Stated exercise.
Carry on the news story about Pennsylvania's agriculture agenda, picking up after its last sentence.

[START OF Text segment]

Budget, Bay Reboot, Economic Development Top Pa. Ag Agenda

HARRISBURG, Pa. — This summer, Agriculture Secretary Russell Redding’s focus is as wide-ranging as the industry he represents.

He and his team are responding to several federal legislative proposals on organic and animal health issues, organizing town hall meetings about the new produce rules under the Food Safety Modernization Act, and preparing for the summer fair season.

However, three issues rise to the top at the agenda — the state budget, Chesapeake Bay reboot and economic development.

Redding spoke to members of the Pennsylvania State Council of Farm Organizations about these issues on Monday.

Last week, he spoke with farmers in Lackawanna County about top agriculture needs for northeastern Pennsylvania.

The overlap of the 2015-16 budget and the proposed 2016-17 budget has made the issue a popular but confusing topic of conservation.

The current budget is finally being implemented with the next due July 1.

[END OF Text segment]
[START OF Given data]

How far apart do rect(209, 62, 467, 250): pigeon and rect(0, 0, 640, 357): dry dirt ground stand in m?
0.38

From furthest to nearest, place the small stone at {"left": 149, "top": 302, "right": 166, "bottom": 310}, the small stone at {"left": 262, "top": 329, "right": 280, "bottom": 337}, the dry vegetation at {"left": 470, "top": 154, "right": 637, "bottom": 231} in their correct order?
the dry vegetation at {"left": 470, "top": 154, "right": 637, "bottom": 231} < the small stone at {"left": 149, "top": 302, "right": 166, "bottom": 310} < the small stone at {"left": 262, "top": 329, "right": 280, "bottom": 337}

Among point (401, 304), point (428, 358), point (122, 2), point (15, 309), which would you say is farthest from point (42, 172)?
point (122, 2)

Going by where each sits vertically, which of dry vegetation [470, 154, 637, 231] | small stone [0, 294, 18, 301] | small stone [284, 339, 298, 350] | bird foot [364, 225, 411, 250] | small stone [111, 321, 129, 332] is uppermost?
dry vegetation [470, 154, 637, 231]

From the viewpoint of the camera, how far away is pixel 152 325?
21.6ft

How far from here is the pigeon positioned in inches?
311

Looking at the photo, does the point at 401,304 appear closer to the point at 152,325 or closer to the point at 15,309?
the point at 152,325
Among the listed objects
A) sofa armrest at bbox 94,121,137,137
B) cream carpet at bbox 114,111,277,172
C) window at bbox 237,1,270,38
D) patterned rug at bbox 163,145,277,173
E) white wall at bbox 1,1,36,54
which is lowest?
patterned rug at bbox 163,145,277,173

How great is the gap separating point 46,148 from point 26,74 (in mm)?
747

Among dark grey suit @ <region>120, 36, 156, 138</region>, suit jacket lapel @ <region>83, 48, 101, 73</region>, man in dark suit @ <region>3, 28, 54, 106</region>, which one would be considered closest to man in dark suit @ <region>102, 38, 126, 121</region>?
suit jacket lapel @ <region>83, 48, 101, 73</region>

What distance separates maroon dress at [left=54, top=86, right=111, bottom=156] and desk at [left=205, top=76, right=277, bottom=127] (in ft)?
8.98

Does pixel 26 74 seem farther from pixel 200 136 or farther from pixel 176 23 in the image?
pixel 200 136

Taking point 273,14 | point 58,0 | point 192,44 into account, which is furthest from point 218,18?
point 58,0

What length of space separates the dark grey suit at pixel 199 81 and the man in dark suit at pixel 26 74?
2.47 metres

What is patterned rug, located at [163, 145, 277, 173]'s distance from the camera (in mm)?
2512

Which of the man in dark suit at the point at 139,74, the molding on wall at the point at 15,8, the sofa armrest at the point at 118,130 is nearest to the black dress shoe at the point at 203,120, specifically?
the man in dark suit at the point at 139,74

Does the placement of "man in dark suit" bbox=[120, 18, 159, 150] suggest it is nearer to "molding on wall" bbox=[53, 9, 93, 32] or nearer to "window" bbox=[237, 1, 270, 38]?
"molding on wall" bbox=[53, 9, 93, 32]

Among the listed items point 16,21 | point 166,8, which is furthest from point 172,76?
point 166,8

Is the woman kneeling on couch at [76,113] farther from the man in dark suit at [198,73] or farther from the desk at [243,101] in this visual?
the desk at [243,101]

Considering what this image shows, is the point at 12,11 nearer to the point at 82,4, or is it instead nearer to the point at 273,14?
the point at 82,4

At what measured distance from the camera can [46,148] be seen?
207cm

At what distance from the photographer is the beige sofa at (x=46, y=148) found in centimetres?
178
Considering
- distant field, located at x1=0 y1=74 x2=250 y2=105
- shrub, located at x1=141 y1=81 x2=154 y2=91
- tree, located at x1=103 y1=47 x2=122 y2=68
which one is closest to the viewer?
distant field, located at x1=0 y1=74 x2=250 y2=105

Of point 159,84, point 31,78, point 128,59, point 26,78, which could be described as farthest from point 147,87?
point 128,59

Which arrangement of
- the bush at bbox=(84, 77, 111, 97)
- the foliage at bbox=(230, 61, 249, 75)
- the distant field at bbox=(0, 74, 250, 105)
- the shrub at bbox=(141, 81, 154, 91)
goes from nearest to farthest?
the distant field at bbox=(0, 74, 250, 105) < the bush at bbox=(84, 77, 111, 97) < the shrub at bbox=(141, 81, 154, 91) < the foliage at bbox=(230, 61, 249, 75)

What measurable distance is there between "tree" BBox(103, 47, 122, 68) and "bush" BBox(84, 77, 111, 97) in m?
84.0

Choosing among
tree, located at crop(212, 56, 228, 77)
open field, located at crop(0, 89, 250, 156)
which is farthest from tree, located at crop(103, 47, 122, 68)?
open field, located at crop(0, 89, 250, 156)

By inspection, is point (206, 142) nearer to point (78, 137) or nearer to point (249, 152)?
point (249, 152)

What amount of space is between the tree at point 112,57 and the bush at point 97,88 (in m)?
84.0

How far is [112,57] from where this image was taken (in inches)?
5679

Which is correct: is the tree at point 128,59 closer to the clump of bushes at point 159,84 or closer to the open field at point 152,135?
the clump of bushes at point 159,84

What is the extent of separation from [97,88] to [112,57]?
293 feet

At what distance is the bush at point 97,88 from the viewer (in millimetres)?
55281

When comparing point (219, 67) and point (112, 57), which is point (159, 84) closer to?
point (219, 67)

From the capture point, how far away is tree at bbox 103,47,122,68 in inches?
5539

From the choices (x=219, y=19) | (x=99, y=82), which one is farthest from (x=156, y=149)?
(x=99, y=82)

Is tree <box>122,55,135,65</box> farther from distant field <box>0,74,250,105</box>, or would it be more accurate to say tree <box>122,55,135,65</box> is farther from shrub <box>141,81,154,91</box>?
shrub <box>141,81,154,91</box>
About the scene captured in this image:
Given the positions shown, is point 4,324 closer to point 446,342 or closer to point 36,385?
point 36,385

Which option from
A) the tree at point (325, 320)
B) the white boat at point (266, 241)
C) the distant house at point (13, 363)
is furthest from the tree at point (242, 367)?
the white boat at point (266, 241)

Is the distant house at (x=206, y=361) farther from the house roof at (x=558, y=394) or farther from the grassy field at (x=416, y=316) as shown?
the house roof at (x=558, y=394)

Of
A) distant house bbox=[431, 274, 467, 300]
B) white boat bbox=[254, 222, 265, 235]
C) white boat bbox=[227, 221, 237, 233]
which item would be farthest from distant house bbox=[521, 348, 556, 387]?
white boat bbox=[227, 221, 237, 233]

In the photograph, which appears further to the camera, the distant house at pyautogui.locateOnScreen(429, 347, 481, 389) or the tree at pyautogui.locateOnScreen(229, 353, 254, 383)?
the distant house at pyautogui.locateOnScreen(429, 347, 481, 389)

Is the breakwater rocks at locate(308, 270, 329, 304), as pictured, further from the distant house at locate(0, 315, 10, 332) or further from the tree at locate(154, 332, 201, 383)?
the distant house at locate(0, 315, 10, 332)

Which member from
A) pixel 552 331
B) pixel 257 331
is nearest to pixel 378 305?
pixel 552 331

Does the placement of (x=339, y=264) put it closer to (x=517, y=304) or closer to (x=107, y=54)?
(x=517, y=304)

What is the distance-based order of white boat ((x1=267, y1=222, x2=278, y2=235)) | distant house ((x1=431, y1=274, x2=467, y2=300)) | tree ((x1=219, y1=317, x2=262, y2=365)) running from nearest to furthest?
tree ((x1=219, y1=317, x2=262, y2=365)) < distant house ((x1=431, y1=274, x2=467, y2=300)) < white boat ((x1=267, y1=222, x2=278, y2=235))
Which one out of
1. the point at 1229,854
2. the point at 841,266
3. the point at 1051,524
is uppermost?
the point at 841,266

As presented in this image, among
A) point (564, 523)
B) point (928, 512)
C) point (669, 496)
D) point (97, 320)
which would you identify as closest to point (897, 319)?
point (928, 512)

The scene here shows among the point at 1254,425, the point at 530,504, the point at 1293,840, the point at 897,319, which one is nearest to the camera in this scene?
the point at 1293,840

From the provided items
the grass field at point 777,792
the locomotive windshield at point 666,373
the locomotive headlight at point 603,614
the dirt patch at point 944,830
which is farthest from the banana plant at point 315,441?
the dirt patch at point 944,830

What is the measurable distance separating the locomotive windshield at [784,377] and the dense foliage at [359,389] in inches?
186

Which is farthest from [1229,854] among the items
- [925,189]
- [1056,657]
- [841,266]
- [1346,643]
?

[END OF Given data]

Written reply.
“I think we are at a point where the ’15-16 budget is unraveled and all of the knots are out of it,” Redding said.

There are a couple of items, such as agriculture research fund transfers to the universities, that have to be finalized, but things are wrapping up.

“We are starting from a good spot; we are advocating for it,” he said of the administration’s 2016-17 budget proposal, which includes increases in his department’s operating budget, ag research and Extension.

The House has begun its deliberations on the package with House Bill 1999, which is in the House Appropriations Committee.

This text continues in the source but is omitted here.